Written instruction:
Write out the data below verbatim, line for line, changing nothing.
# Records start
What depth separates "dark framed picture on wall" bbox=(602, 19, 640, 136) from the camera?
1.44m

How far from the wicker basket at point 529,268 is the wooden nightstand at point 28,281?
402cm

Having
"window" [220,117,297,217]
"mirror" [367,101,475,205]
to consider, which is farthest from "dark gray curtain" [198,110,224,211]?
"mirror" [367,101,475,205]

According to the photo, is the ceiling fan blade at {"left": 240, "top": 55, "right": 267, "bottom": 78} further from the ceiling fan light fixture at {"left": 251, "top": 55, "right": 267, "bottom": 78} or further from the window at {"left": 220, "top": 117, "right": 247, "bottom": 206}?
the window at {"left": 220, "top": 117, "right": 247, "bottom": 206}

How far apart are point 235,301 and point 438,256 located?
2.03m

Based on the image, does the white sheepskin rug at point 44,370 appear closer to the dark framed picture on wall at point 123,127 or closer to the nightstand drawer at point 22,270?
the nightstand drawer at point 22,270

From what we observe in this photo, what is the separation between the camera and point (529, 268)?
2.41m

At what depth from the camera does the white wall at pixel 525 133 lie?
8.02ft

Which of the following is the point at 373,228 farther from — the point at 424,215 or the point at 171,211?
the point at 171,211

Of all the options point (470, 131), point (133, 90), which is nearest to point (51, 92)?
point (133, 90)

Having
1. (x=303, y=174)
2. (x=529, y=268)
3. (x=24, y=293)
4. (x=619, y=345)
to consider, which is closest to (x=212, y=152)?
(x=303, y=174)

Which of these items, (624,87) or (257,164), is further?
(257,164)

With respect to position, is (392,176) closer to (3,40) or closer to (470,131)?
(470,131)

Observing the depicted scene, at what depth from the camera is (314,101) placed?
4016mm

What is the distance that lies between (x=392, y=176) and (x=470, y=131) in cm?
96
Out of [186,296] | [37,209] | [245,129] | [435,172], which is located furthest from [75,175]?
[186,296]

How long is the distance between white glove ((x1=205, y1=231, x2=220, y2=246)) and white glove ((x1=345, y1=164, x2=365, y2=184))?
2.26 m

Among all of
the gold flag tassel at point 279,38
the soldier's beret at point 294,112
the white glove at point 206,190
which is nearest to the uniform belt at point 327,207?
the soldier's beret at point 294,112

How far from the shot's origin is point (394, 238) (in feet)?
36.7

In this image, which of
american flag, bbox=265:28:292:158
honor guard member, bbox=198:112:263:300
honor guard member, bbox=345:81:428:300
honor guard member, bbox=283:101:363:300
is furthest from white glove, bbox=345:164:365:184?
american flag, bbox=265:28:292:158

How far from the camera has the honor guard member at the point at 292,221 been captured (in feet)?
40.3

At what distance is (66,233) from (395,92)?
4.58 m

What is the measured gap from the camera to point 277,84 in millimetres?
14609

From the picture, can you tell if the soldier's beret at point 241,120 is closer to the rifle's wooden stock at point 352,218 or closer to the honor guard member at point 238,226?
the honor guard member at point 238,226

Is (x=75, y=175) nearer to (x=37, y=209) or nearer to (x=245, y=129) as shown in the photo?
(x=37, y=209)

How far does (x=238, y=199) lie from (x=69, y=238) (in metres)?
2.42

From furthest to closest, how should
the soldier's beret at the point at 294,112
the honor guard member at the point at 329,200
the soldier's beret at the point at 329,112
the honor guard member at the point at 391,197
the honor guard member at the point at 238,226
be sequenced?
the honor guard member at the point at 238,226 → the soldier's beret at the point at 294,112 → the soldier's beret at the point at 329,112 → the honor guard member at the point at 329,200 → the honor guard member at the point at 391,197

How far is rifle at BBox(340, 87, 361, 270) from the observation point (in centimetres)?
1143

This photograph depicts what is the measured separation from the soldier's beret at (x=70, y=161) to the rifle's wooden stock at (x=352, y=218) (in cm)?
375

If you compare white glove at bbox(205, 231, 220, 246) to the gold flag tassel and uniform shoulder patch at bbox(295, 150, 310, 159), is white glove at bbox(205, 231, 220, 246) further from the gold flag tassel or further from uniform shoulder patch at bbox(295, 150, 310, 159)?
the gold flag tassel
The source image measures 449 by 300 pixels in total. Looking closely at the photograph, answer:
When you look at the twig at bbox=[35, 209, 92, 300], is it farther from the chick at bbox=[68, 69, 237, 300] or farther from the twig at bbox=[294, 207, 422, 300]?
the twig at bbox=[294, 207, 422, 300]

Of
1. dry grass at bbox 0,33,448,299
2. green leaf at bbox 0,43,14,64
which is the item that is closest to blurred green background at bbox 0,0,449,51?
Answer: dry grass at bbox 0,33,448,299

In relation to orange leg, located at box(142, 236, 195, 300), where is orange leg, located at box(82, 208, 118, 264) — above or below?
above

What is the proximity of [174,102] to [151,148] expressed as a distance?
# Records end
Written reply:
What depth separates "dark framed picture on wall" bbox=(602, 19, 640, 136) from the camera?
1.44m

How far from the wicker basket at point 529,268 is the wooden nightstand at point 28,281?
402cm

Having
"window" [220,117,297,217]
"mirror" [367,101,475,205]
to consider, which is farthest from "dark gray curtain" [198,110,224,211]?
"mirror" [367,101,475,205]

According to the photo, is the ceiling fan blade at {"left": 240, "top": 55, "right": 267, "bottom": 78} further from the ceiling fan light fixture at {"left": 251, "top": 55, "right": 267, "bottom": 78} or further from the window at {"left": 220, "top": 117, "right": 247, "bottom": 206}?
the window at {"left": 220, "top": 117, "right": 247, "bottom": 206}

How far apart are point 235,301 and point 438,256 located?
2.03m

Based on the image, does the white sheepskin rug at point 44,370 appear closer to the dark framed picture on wall at point 123,127 or closer to the nightstand drawer at point 22,270?
the nightstand drawer at point 22,270

From what we observe in this photo, what is the separation between the camera and point (529, 268)?
2.41m

At what depth from the camera does the white wall at pixel 525 133 lie?
8.02ft

Which of the following is the point at 373,228 farther from — the point at 424,215 or the point at 171,211?
the point at 171,211

Of all the options point (470, 131), point (133, 90), which is nearest to point (51, 92)?
point (133, 90)

Having
1. (x=303, y=174)
2. (x=529, y=268)
3. (x=24, y=293)
4. (x=619, y=345)
to consider, which is closest to (x=212, y=152)?
(x=303, y=174)

Which of these items, (624,87) or (257,164), is further?
(257,164)

With respect to position, is (392,176) closer to (3,40) or closer to (470,131)?
(470,131)

Observing the depicted scene, at what depth from the camera is (314,101) placed?
4016mm

What is the distance that lies between (x=392, y=176) and (x=470, y=131) in cm?
96
Out of [186,296] | [37,209] | [245,129] | [435,172], which is located furthest from [75,175]?
[186,296]

How long is the distance between white glove ((x1=205, y1=231, x2=220, y2=246)) and white glove ((x1=345, y1=164, x2=365, y2=184))?
2.26 m

Among all of
the gold flag tassel at point 279,38
the soldier's beret at point 294,112
the white glove at point 206,190
which is nearest to the uniform belt at point 327,207?
the soldier's beret at point 294,112

How far from the shot's origin is point (394, 238) (in feet)?
36.7

In this image, which of
american flag, bbox=265:28:292:158
honor guard member, bbox=198:112:263:300
honor guard member, bbox=345:81:428:300
honor guard member, bbox=283:101:363:300
is furthest from white glove, bbox=345:164:365:184?
american flag, bbox=265:28:292:158

How far from the camera has the honor guard member at the point at 292,221 been captured (in feet)?
40.3

At what distance is (66,233) from (395,92)?
4.58 m

What is the measured gap from the camera to point 277,84 in millimetres?
14609

From the picture, can you tell if the soldier's beret at point 241,120 is closer to the rifle's wooden stock at point 352,218 or closer to the honor guard member at point 238,226?
the honor guard member at point 238,226

Is (x=75, y=175) nearer to (x=37, y=209) or nearer to (x=245, y=129) as shown in the photo?
(x=37, y=209)

How far does (x=238, y=199) lie from (x=69, y=238) (in metres)?
2.42

From furthest to closest, how should
the soldier's beret at the point at 294,112
the honor guard member at the point at 329,200
the soldier's beret at the point at 329,112
the honor guard member at the point at 391,197
the honor guard member at the point at 238,226
be sequenced?
the honor guard member at the point at 238,226 → the soldier's beret at the point at 294,112 → the soldier's beret at the point at 329,112 → the honor guard member at the point at 329,200 → the honor guard member at the point at 391,197

How far is rifle at BBox(340, 87, 361, 270) from the observation point (in centimetres)?
1143

This photograph depicts what is the measured separation from the soldier's beret at (x=70, y=161) to the rifle's wooden stock at (x=352, y=218) (in cm)?
375

If you compare white glove at bbox(205, 231, 220, 246) to the gold flag tassel and uniform shoulder patch at bbox(295, 150, 310, 159), is white glove at bbox(205, 231, 220, 246) further from the gold flag tassel or further from uniform shoulder patch at bbox(295, 150, 310, 159)?
the gold flag tassel
The source image measures 449 by 300 pixels in total. Looking closely at the photograph, answer:
When you look at the twig at bbox=[35, 209, 92, 300], is it farther from the chick at bbox=[68, 69, 237, 300] or farther from the twig at bbox=[294, 207, 422, 300]?
the twig at bbox=[294, 207, 422, 300]

Of
1. dry grass at bbox 0,33,448,299
2. green leaf at bbox 0,43,14,64
which is the item that is closest to blurred green background at bbox 0,0,449,51?
Answer: dry grass at bbox 0,33,448,299

In relation to orange leg, located at box(142, 236, 195, 300), where is orange leg, located at box(82, 208, 118, 264) — above or below?
above

What is the proximity of [174,102] to [151,148] expressed as a distance?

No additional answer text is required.